(Beginning of Recorded information)
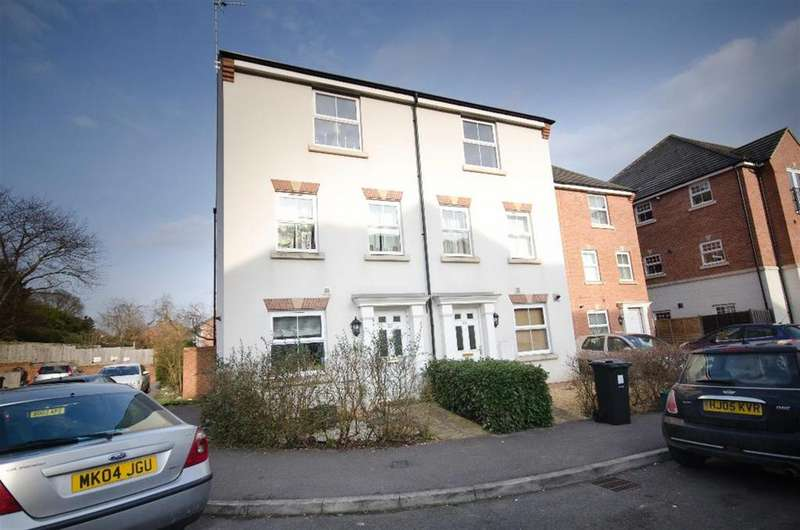 4 Bedrooms Semi Detached House for sale in Old Quarry Gardens, Mangotsfield, Bristol, BS16 9AF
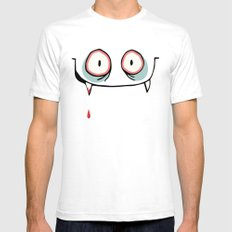Dracula close up SMALL White Mens Fitted Tee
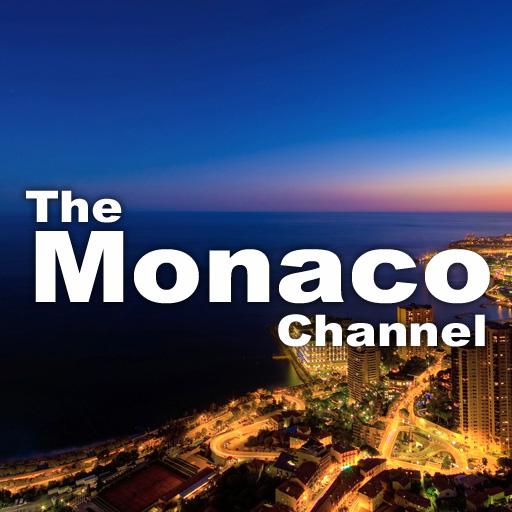 Monaco Channel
(End of Recorded information)
### Exercise aim
Only the pictures are to be left out; restate everything else in the listing word for word.

### The completed task
 4 Bedrooms Semi Detached House for sale in Old Quarry Gardens, Mangotsfield, Bristol, BS16 9AF
Dracula close up SMALL White Mens Fitted Tee
 Monaco Channel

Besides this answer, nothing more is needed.